На главную сайта

Книги на русском языкеКниги на иностранных языкахПьесы и фильмыИз публицистикиОтзывы и автографы
КНИГИ ПОЧТОЙНаграды, звания, энциклопедииФотографииТатьяна АЛЕКСИНА
Повести, романы, рассказы

ПРИЛОЖЕНИЕ
Тексты новых произведений Анатолия Алексина

ЗЕМЛЯКИ
Рассказ


- Как давно ваша дочь испытывает боли и тошноту?

- Уже полтора дня. Я давала ей болеутоляющие средства, а еще...

- Помогло? – перебил профессор.

- Нет... Поэтому я и пробилась – с помощью добрых людей! – к вам на приём.

- Знаю, что это не просто, - вроде бы мимоходом, но и не без гордости, подтвердил он.

- Боль стала распространяться чуть ли не по всему телу.

- По всему или «чуть ли»?

- Чуть ли, но...

- Надо было явиться ко мне вместе с больной, - вновь перебил он.

То, что он безапеляционно назвал дочь «больной», сжало сердце, на лбу выступил пот.

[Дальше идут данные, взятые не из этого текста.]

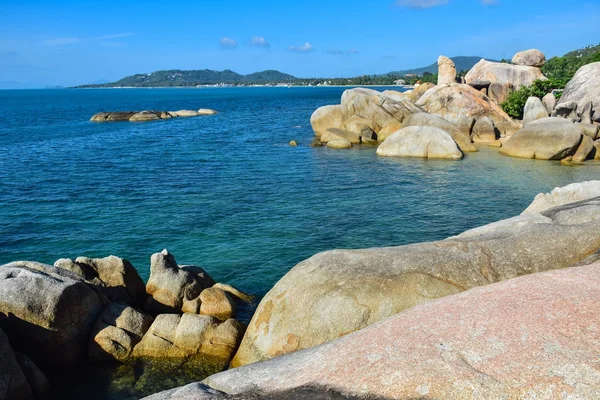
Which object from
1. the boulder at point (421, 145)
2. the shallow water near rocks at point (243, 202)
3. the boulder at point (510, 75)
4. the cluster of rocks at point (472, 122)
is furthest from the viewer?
the boulder at point (510, 75)

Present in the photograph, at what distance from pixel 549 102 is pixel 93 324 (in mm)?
51671

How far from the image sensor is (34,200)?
103ft

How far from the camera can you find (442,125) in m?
46.6

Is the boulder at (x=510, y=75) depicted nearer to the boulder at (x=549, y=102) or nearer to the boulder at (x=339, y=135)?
the boulder at (x=549, y=102)

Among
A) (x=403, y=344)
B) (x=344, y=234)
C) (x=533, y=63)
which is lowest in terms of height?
(x=344, y=234)

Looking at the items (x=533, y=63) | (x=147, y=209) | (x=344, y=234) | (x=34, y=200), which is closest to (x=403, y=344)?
(x=344, y=234)

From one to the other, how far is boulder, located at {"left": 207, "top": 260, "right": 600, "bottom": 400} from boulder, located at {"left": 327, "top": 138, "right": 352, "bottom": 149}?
39.1 metres

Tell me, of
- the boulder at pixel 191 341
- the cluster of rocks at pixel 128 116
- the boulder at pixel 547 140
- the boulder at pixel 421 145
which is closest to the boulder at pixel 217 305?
the boulder at pixel 191 341

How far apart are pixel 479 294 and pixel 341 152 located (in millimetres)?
37364

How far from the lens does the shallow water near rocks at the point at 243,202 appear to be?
22.2 meters

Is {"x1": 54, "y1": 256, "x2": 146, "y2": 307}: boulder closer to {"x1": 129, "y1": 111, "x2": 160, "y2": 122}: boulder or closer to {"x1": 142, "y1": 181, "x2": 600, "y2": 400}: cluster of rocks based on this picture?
{"x1": 142, "y1": 181, "x2": 600, "y2": 400}: cluster of rocks

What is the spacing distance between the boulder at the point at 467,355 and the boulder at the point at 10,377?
5.29m

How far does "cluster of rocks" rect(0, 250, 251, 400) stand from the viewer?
12.9 meters

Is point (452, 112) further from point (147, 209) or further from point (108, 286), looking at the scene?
point (108, 286)
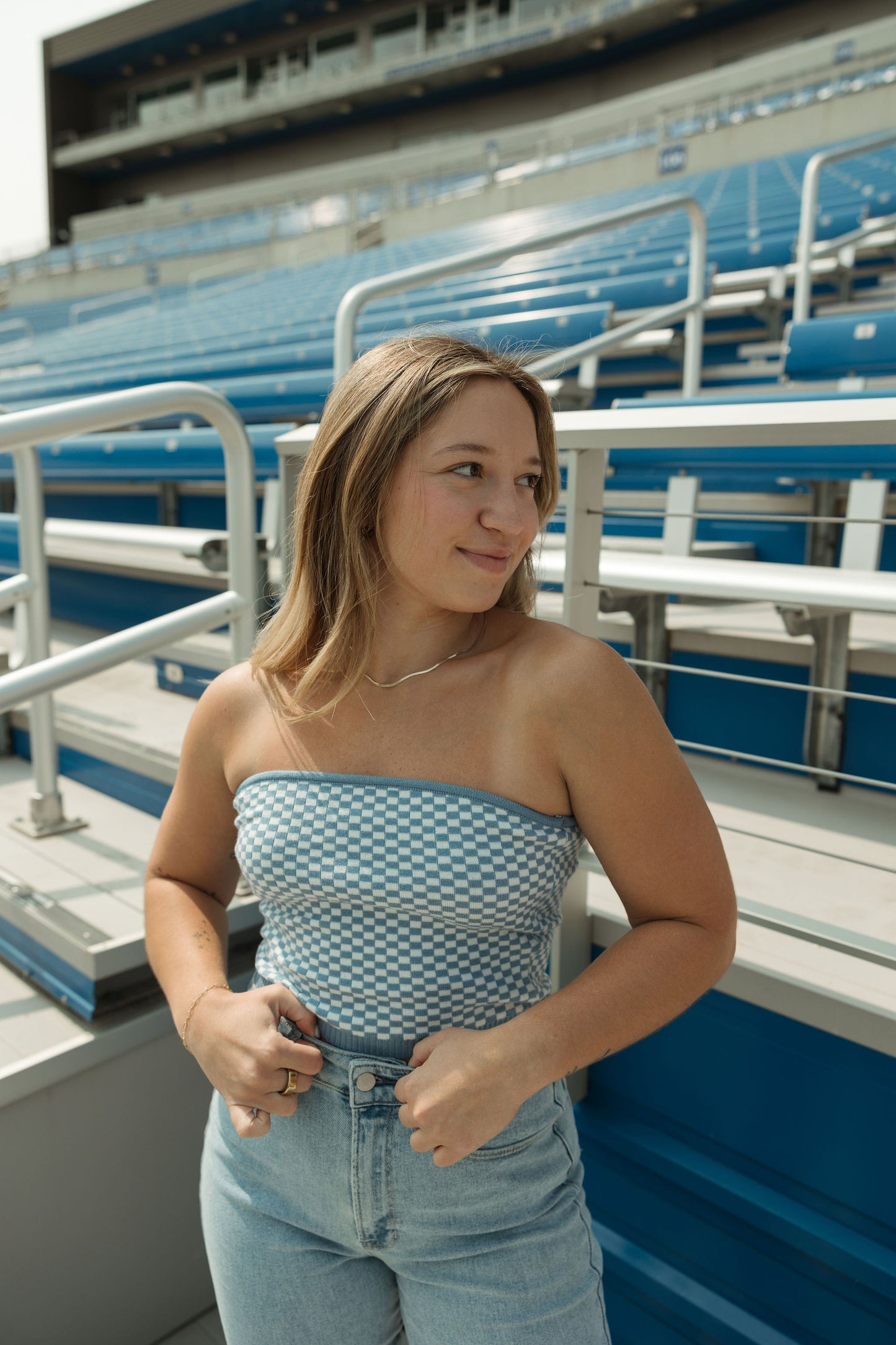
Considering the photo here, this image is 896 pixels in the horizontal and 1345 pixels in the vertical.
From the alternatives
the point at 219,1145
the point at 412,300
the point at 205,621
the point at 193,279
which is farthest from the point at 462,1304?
the point at 193,279

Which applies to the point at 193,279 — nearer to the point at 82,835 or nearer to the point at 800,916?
the point at 82,835

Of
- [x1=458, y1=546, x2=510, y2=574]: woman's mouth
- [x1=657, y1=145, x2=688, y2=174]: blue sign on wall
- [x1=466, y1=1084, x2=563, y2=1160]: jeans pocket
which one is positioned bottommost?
[x1=466, y1=1084, x2=563, y2=1160]: jeans pocket

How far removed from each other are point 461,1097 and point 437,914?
0.33ft

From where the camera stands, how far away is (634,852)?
22.2 inches

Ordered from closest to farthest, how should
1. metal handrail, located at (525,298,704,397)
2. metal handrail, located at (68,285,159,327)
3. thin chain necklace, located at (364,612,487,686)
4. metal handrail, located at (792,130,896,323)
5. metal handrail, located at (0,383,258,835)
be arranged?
thin chain necklace, located at (364,612,487,686)
metal handrail, located at (0,383,258,835)
metal handrail, located at (525,298,704,397)
metal handrail, located at (792,130,896,323)
metal handrail, located at (68,285,159,327)

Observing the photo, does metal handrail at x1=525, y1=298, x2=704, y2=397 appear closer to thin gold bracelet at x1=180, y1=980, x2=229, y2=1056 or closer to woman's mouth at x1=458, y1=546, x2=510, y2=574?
woman's mouth at x1=458, y1=546, x2=510, y2=574

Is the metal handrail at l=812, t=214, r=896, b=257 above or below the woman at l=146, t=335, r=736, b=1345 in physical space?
above

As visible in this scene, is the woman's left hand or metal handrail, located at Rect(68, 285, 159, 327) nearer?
the woman's left hand

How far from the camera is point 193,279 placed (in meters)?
9.02

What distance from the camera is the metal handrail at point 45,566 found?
960mm

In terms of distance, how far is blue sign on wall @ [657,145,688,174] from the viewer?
6.57 m

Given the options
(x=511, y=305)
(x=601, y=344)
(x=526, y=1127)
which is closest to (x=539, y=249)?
(x=601, y=344)

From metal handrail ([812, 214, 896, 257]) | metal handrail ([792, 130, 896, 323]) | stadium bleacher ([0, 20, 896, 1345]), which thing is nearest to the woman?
stadium bleacher ([0, 20, 896, 1345])

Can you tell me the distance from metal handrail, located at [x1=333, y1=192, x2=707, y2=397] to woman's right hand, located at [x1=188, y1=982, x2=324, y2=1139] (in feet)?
3.77
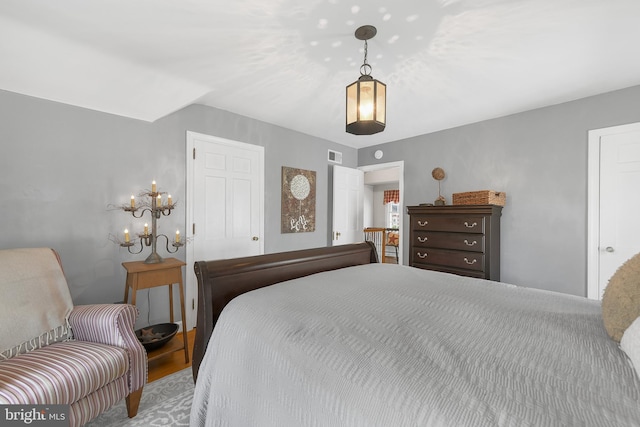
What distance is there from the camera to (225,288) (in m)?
1.45

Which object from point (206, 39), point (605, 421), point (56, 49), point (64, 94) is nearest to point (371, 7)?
point (206, 39)

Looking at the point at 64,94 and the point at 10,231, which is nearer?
the point at 10,231

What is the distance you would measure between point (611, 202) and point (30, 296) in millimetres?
4657

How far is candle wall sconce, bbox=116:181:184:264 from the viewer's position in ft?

- Дочь с утра себя скверно чувствовала. И я боялась, что...

- Тем более! Надо было её увидеть, - опять перебил он. – По поводу её болезни у меня возникают некоторые подозрения...

- Какие подозрения?!

Я начала опускаться на стул. Но промахнулась – и оказалась на полу.

- Что вы?! Я же сказал, что п о к а это лишь подозрения.

Его «пока» удержало меня на полу. А он, не торопясь, вальяжно покинул кресло и протянул мне обе руки. Я с трудом поднялась.

- Простите, профессор... Что вы всё-таки подозреваете? – Я снова взмолилась.

У него в глазах возникло искреннее сочувствие.

- Я сам дедушка – и прекрасно вас понимаю. Только не напугайте раньше времени свою дочь! – Это «раньше времени» не исключало, что может настать и время п л о х о е. Сердце опять напомнило о себе. Он же успокаивающе продолжал: - Не сомневайтесь. Мы всё с точностью определим. Но через шесть дней... Сейчас я отправляюсь на аэродром, а оттуда – в Париж, чтобы выступить с докладом на конференции. Естественно, медицинской, научной... Вернусь, - и мы всё безошибочно определим. – Я поняла, что Париж тоже нуждался в его советах. – Дам указание, чтоб вас записали ко мне на прием без очереди. Но приходите вдвоём! А для начала предложу вам лекарства из своего «особого фонда»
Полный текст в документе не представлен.